In the 50 years since they were signed into law by President Lyndon Johnson, Medicare and Medicaid have grown into health insurance behemoths, covering one-third of all Americans and accounting for $4 of every $10 spent on healthcare here. Widely supported by beneficiaries, the programs have been dramatically successful on many fronts: Medicare has extended health insurance to nearly all the elderly, and Medicaid provides vital prenatal and maternity care for almost half of U.S. births. Both programs have helped narrow the healthcare gap between rich and poor, and between whites and minorities. But the programs’ size is also their biggest challenge.
Medicare and Medicaid were designed to plug gaping holes in health coverage for retirees and impoverished families back in the days when insurance was provided almost exclusively by employers. To finance Medicare, workers and employers paid payroll taxes into a fund for hospital coverage (Medicare Part A), and retirees paid income-based premiums if they wanted coverage for doctors’ visits (Part B). The cost of insuring poor families through Medicaid was split between the federal government and states that chose to participate — which every state did.

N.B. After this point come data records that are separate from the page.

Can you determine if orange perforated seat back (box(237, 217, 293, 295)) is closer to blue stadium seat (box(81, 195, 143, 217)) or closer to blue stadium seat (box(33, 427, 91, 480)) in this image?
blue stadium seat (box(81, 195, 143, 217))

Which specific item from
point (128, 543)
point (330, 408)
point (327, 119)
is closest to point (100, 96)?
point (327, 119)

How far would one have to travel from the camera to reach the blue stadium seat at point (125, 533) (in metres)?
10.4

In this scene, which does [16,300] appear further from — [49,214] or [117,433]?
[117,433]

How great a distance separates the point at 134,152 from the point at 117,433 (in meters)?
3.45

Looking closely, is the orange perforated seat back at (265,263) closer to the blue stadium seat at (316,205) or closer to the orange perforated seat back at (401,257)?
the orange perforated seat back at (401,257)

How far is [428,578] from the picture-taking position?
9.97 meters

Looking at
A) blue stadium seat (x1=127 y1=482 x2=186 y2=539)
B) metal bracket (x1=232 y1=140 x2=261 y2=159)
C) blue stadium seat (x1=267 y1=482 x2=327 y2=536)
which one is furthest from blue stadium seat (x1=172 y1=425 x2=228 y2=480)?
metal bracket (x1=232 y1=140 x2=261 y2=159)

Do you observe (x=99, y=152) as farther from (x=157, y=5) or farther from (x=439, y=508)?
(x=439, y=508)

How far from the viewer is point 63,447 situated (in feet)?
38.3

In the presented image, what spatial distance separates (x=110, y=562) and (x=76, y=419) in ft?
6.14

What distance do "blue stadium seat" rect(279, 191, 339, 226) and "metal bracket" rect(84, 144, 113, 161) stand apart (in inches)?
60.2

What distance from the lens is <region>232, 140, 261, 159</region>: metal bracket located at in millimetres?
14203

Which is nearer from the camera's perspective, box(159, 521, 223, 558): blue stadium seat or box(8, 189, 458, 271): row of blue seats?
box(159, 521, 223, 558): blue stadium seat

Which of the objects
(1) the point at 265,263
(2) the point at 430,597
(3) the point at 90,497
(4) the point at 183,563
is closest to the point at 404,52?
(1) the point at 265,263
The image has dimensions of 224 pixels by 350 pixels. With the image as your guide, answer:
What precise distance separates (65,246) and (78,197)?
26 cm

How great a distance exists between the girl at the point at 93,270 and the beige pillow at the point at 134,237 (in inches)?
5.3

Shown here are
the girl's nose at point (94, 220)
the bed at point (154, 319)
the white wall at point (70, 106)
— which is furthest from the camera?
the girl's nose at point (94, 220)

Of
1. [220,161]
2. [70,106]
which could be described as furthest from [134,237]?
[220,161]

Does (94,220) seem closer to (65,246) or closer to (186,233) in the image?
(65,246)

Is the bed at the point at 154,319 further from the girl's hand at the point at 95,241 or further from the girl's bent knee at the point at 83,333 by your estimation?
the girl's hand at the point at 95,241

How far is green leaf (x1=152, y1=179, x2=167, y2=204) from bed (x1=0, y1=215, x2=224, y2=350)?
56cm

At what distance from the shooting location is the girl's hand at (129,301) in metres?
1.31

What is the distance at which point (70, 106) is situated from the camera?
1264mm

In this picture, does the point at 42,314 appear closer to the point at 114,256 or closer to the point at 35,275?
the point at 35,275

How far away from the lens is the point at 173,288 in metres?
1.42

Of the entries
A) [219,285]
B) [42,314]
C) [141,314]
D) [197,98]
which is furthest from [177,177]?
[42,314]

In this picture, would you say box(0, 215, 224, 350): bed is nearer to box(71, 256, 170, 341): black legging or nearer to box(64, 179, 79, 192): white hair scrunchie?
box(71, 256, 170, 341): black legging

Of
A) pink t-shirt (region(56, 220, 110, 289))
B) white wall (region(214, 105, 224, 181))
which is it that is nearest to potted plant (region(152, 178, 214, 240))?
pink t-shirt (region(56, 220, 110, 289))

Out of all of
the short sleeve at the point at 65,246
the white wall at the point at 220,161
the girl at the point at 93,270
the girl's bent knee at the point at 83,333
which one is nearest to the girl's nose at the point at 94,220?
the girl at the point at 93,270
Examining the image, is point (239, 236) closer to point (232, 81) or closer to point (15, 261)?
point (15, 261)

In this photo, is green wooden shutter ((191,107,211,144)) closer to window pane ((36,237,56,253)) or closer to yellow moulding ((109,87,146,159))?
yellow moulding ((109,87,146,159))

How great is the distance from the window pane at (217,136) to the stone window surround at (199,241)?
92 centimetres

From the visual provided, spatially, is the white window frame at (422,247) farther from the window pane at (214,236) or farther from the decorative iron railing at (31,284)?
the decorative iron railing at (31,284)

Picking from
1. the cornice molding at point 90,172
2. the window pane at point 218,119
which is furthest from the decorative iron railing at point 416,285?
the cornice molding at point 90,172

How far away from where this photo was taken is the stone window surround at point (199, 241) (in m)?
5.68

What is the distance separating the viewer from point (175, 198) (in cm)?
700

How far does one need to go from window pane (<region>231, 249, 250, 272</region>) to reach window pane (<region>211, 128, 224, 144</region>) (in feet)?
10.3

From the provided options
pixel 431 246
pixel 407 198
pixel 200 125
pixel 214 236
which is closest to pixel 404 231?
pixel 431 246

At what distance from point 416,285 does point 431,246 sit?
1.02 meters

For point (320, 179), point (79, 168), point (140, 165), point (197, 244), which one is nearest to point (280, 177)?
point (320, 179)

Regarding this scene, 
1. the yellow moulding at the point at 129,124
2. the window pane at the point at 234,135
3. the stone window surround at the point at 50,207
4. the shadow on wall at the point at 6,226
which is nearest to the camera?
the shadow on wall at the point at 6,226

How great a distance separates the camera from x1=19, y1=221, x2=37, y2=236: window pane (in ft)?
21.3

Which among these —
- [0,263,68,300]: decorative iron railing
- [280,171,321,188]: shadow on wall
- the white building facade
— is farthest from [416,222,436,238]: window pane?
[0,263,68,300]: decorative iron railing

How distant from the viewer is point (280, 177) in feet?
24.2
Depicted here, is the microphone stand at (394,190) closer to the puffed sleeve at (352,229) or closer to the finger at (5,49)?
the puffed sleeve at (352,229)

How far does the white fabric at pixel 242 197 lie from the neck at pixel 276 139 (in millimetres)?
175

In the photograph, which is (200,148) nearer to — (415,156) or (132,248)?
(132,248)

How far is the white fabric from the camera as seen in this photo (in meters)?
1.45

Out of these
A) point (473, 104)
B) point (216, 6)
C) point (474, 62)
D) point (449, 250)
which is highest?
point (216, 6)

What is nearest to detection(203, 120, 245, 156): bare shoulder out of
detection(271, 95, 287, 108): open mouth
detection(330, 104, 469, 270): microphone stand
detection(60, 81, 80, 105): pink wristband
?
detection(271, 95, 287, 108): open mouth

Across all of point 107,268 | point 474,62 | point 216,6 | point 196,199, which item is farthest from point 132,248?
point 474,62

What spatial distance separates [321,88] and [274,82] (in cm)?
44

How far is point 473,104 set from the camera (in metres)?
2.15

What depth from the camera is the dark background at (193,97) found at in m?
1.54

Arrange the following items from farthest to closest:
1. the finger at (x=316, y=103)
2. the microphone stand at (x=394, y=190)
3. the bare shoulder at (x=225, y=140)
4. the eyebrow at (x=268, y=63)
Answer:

The programs are as large as they are today because they were expanded over the years to cover more people. Congress extended Medicare to the permanently disabled (who make up about a sixth of the enrollees) and people of all ages with advanced kidney disease, while also adding coverage for prescription drugs (Part D), with most of the cost falling on taxpayers. Medicaid, meanwhile, was extended to children from families with somewhat higher incomes and, in the 2010 Affordable Care Act, to childless adults and families earning up to 138% of the federal poverty level. State Medicaid programs also started picking up the tab for low-income retirees’ Medicare Part B coverage.
Although most of the beneficiaries of Medicare and Medicaid have been people of modest means, both programs deliver broad public benefits. The dollars flowing to doctors and hospitals help keep care available for all Americans, while also financing improvements in treatments and medical technology. There’s also a clear benefit to public health in providing a third of the population access to care that might otherwise be unaffordable. Finally, bringing more people under the insurance umbrella helps the effort to deliver more preventive care, manage the treatment of chronic disease and address problems before they become acute.
On the other hand, these programs are staggeringly expensive — together, they cost more than $1 trillion annually — and they’re expected to gobble up a growing percentage of federal and state budgets in the future. Those pressures have led House Republicans to propose transforming Medicare into a subsidy for private insurance, with a cap on the program’s growth, while giving states Medicaid block grants that would not keep pace with inflation. Those changes wouldn’t address the forces driving up the programs’ costs, however; they would simply shift costs off federal taxpayers and onto states and beneficiaries. Unless those forces were addressed, Medicaid would become increasingly difficult for states to maintain and Medicare harder for seniors to afford.
The right approach is to address the roots of the growing costs, but it’s also a significantly harder course. A major factor is how many people the programs reach. The retirement of the baby boom generation is causing Medicare enrollment to increase by more than a third over the coming decade, even as the number of retirees with health benefits from a former employer drops. What’s more, retirees are living longer. The number of people reaching their 90s is projected to quadruple by 2050. Medicaid costs, meanwhile, would shrink if more Americans were able to climb out of poverty and into higher-paying jobs. But two-thirds of Medicaid’s costs stem from elderly or disabled Americans who can’t work.
Another problem is the incentives built into the healthcare system that promote excessive spending. Here is where policymakers have been making some progress.
For much of its history, the healthcare industry has paid doctors, hospitals and other providers based on the amount and intensity of the care they provided. That “fee for service” system is inherently biased against providers with patients who recover quickly and stay healthy. Through the ACA and other laws, Congress has increased the pressure on doctors and hospitals to abandon fee-for-service approaches to Medicare and Medicaid, although it’s not yet clear what the right replacement might be. Private insurers and large self-insured employers have also been pushing for systems that encourage wellness and prevention to lower costs over the long run.
Those efforts appear to be paying off. The growth in Medicare and Medicaid’s cost per enrollee has slowed since the ACA became law. Analysts give some credit to the cuts the law made in payments to providers and its efforts to change incentives, but they also say providers are paying more attention to the value of each procedure they perform or drug they prescribe.
Yet there is so much more to be done to make healthcare spending more efficient and better oriented toward preserving health instead of treating ailments. This includes encouraging more use of “advance directives” to stop providers from giving unwanted care, reducing obesity, shifting more tasks to nurses and physicians’ assistants, and making better use of the data being generated by electronic health records. There’s also the challenge posed by pricey new specialty drugs, which pit medical innovation against affordability.
Because they account for so much of the annual spending on healthcare, Medicare and Medicaid can lead the efforts to promote more efficient care. Lawmakers should look at the programs as the means to solve larger spending problems in the healthcare system as a whole, rather than simply trying to cut the federal taxpayers’ bill.